▶ **REQUIRED TASK**
Update the lines below by replacing every "car tail light" with "rear lamp". Change nothing else.

▶ **RAW RECORDS**
────────────────

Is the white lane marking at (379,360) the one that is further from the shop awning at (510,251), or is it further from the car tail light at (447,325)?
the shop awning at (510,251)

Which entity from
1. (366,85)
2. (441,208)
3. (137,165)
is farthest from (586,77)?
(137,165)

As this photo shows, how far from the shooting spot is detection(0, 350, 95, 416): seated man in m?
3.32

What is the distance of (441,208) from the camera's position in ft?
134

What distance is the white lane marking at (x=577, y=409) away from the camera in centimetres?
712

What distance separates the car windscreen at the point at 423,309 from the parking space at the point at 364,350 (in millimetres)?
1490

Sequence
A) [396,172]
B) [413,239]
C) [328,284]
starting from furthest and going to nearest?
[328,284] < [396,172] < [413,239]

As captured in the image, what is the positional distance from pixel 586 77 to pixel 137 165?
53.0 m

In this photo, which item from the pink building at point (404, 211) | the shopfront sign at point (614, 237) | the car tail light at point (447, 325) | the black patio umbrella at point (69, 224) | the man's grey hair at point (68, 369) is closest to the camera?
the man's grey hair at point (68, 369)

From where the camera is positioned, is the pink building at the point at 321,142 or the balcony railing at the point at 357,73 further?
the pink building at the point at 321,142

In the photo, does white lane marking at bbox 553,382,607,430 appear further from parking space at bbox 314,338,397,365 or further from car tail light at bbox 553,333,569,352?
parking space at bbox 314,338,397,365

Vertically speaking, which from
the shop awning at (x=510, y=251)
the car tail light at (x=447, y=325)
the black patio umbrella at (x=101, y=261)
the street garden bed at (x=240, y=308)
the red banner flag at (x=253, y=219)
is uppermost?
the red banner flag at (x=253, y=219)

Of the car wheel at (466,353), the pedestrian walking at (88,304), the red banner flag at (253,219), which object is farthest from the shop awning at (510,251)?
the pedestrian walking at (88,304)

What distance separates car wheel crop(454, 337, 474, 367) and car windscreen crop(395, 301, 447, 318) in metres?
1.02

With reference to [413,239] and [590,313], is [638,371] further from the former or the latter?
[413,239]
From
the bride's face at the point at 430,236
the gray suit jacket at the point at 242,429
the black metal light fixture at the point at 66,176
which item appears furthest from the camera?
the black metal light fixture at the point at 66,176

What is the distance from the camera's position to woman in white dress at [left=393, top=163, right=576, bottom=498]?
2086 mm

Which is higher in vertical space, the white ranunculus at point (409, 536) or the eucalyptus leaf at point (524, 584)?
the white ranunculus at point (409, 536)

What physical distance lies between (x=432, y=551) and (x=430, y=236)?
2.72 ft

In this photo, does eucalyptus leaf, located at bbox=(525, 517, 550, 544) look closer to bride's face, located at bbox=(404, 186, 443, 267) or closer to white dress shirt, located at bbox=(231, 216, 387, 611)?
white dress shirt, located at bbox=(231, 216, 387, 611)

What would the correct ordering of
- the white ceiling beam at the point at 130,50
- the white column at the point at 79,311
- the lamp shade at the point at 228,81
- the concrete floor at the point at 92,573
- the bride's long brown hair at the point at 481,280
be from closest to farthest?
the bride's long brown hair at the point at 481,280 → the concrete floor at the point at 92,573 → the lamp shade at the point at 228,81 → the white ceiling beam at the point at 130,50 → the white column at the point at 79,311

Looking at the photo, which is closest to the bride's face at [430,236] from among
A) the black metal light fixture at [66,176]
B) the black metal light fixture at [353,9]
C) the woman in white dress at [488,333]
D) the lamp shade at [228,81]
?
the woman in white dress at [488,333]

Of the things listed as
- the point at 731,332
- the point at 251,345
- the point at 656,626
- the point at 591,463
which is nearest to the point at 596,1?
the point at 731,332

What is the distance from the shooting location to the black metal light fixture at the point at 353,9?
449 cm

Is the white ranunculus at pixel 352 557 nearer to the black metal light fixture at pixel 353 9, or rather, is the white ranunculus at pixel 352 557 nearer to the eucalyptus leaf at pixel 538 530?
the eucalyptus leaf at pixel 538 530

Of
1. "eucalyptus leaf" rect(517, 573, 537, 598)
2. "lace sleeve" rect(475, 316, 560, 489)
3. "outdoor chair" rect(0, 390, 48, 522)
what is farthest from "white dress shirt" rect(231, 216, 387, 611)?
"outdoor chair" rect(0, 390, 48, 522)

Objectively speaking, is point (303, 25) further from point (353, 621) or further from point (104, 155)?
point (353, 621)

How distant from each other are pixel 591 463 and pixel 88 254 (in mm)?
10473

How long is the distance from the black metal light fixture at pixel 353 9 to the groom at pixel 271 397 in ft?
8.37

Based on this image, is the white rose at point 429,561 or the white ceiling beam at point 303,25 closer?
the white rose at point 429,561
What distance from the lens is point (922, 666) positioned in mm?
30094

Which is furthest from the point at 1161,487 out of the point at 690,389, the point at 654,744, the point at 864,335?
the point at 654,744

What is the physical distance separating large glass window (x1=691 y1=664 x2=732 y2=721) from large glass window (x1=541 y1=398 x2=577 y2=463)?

────────────────

▶ **OUTPUT FOR THIS EXERCISE**
Is the white lane marking at (379,360) the one that is further from the shop awning at (510,251), or is it further from the rear lamp at (447,325)?
the shop awning at (510,251)

Which entity from
1. (366,85)
2. (441,208)
3. (137,165)
is farthest from (586,77)?
(137,165)

As this photo shows, how far from the shooting spot is detection(0, 350, 95, 416): seated man in m?
3.32

What is the distance of (441,208) from the camera's position in ft?
134

What distance is the white lane marking at (x=577, y=409) away from the camera in centimetres?
712

What distance separates the car windscreen at the point at 423,309 from the parking space at the point at 364,350 (in millimetres)?
1490

Sequence
A) [396,172]
B) [413,239]
C) [328,284]
starting from furthest and going to nearest?
[328,284] < [396,172] < [413,239]

As captured in the image, what is the positional distance from pixel 586 77 to pixel 137 165?
53.0 m

In this photo, which item from the pink building at point (404, 211) | the shopfront sign at point (614, 237) | the rear lamp at point (447, 325) | the black patio umbrella at point (69, 224) | the man's grey hair at point (68, 369) is closest to the camera?
the man's grey hair at point (68, 369)

From where the camera is positioned, is the pink building at the point at 321,142 or the balcony railing at the point at 357,73 further?
the pink building at the point at 321,142

In the photo, does white lane marking at bbox 553,382,607,430 appear further from parking space at bbox 314,338,397,365 or further from rear lamp at bbox 553,333,569,352?
parking space at bbox 314,338,397,365

Vertically speaking, which from
the shop awning at (x=510, y=251)
the rear lamp at (x=447, y=325)
the black patio umbrella at (x=101, y=261)
the street garden bed at (x=240, y=308)
the red banner flag at (x=253, y=219)
is uppermost?
the red banner flag at (x=253, y=219)

Of the car wheel at (466,353), the pedestrian walking at (88,304), the red banner flag at (253,219), which object is farthest from the shop awning at (510,251)?
the pedestrian walking at (88,304)

What distance separates car wheel crop(454, 337, 474, 367) and car windscreen crop(395, 301, 447, 318) in metres?
1.02

With reference to [413,239] and [590,313], is [638,371] further from the former or the latter?
[413,239]
From
the bride's face at the point at 430,236
the gray suit jacket at the point at 242,429
the black metal light fixture at the point at 66,176
which item appears furthest from the camera?
the black metal light fixture at the point at 66,176

What is the distance from the camera's position to woman in white dress at [left=393, top=163, right=576, bottom=498]?
2086 mm

Which is higher in vertical space, the white ranunculus at point (409, 536) or the eucalyptus leaf at point (524, 584)?
the white ranunculus at point (409, 536)

What physical distance lies between (x=432, y=551) and (x=430, y=236)?
2.72 ft

In this photo, does eucalyptus leaf, located at bbox=(525, 517, 550, 544) look closer to bride's face, located at bbox=(404, 186, 443, 267) or closer to white dress shirt, located at bbox=(231, 216, 387, 611)?
white dress shirt, located at bbox=(231, 216, 387, 611)

What would the correct ordering of
- the white ceiling beam at the point at 130,50
- the white column at the point at 79,311
- the lamp shade at the point at 228,81
- the concrete floor at the point at 92,573
- the bride's long brown hair at the point at 481,280
be from closest to farthest?
the bride's long brown hair at the point at 481,280 → the concrete floor at the point at 92,573 → the lamp shade at the point at 228,81 → the white ceiling beam at the point at 130,50 → the white column at the point at 79,311

Looking at the photo, which is closest to the bride's face at [430,236] from among
A) the black metal light fixture at [66,176]
B) the black metal light fixture at [353,9]
C) the woman in white dress at [488,333]
D) the lamp shade at [228,81]
?
the woman in white dress at [488,333]

Of the things listed as
- the point at 731,332
- the point at 251,345
- the point at 656,626
- the point at 591,463
which is nearest to the point at 596,1?
the point at 731,332

What is the distance from the shooting location to the black metal light fixture at the point at 353,9?
449 cm

Is the white ranunculus at pixel 352 557 nearer to the black metal light fixture at pixel 353 9, or rather, is the white ranunculus at pixel 352 557 nearer to the eucalyptus leaf at pixel 538 530?
the eucalyptus leaf at pixel 538 530

Of
1. "eucalyptus leaf" rect(517, 573, 537, 598)
2. "lace sleeve" rect(475, 316, 560, 489)
3. "outdoor chair" rect(0, 390, 48, 522)
what is farthest from "white dress shirt" rect(231, 216, 387, 611)?
"outdoor chair" rect(0, 390, 48, 522)

Objectively speaking, is point (303, 25) further from point (353, 621) or further from point (104, 155)?
point (353, 621)

How distant from each other are pixel 591 463 and pixel 88 254 (in mm)?
10473

How long is the distance from the black metal light fixture at pixel 353 9 to the groom at pixel 271 397 in ft?
8.37

Based on this image, is the white rose at point 429,561 or the white ceiling beam at point 303,25 closer?
the white rose at point 429,561
What distance from the lens is point (922, 666) positioned in mm?
30094

Which is furthest from the point at 1161,487 out of the point at 690,389, the point at 654,744, the point at 864,335?
the point at 654,744

What is the physical distance separating large glass window (x1=691 y1=664 x2=732 y2=721) from large glass window (x1=541 y1=398 x2=577 y2=463)?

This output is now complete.